Par Sévane HAROUTUNIAN
Comment résumer l’activité du pasteur Anthony Krafft-Bonnard qui donna tout son temps et toute son énergie se dévouant corps et âme à la question arménienne dans sa plus large envergure?
Secours, prises en charge d’orphelins, soutien moral, psycho-logique, amour, voyages, conférences, publications, défense incessante et innombrables plaidoyers diplomatiques, politiques et publics. Entre abnégation et dévotion, c’est sa vie entière qu’il a consacrée à ce peuple pour lequel il ressent un amour profond.
Ce n’est pas uniquement la nation arménienne qu’il défend, c’est l’humanité et son avenir; il plaide la réparation et la justice pour une iniquité sans nom, «une honte pour l’humanité et la civilisation».
Anthony Krafft naît le 15 juin 1869 à Aigle et fait ses études à la Faculté de théologie de l’Église libre à Lausanne où il rencontre sa femme, Hélène Bonnard, son soutien et bras droit infaillible dans cette lutte.
Le pasteur Krafft-Bonnard est parmi les premiers à s’investir dans l’œuvre de secours aux Arméniens suite aux échos des massacres dans la presse.
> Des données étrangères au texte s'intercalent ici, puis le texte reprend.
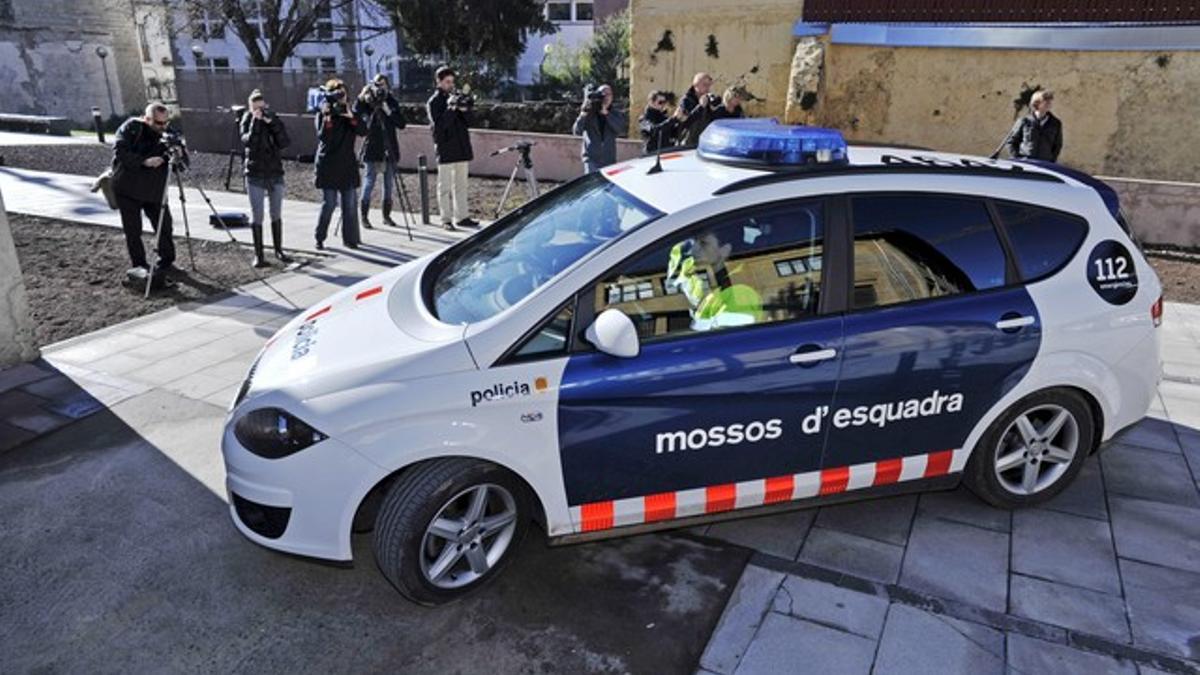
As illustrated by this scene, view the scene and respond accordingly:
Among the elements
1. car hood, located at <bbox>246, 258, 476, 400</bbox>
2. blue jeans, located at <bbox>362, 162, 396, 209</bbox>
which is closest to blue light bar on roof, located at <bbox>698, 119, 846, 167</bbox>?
car hood, located at <bbox>246, 258, 476, 400</bbox>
En automne 1896, les différents comités de secours organisés dans plusieurs cantons suisses, depuis le printemps précédent, se réunissent pour s’unir et créer la «Conférence des Comités suisses de secours aux Arméniens» sous la présidence du professeur Georges Godet. Tout en laissant à chaque comité son indépendance, la Suisse vise ainsi à centraliser son œuvre et mener une action commune pour les points importants. Il est décidé lors de la première réunion de cette Conférence, le 29 septembre 1896, d’envoyer des secours en Arménie même, en collaboration avec la mission américaine déjà implantée depuis plusieurs décennies et de se préoccuper particulièrement des orphelins sur place. C’est à cette même réunion qu’une autre grande œuvre voit le jour; celle-ci se verra prise en charge par le pasteur Krafft-Bonnard et, sous diverses formes, durera près de cinquante ans, jusqu’à la mort de ce dernier. Lors de cette réunion, on étudie la question de faire venir des orphelins arméniens en Suisse afin d’être élevés dans des familles qui s’étaient préalablement proposées à en accueillir. Bien que le comité décide unanimement de refuser cette idée pour cause de nombreuses et diverses difficultés, il est toutefois décidé de créer une commission spéciale en charge de ce projet, officiellement rattachée au comité général. Le pasteur Krafft-Bonnard, présent à cette réunion, est alors désigné comme président de cette commission, nommée «Société Suisse d’immigration et de patronage d’orphelins arméniens», mise en place dès le lendemain. La Suisse se voit alors accueillir une trentaine d’orphelins reçus dans des familles qui en assumaient la charge financière, morale et éducative. Le pasteur Krafft-Bonnard accueille le premier orphelin arménien, Ohannès Hatschadourian (Jean Dourian), à la gare de Genève en 1897. La commission élargit son œuvre en s’occupant également de réfugiés arrivant seuls de Turquie et cherchant un abri en Suisse.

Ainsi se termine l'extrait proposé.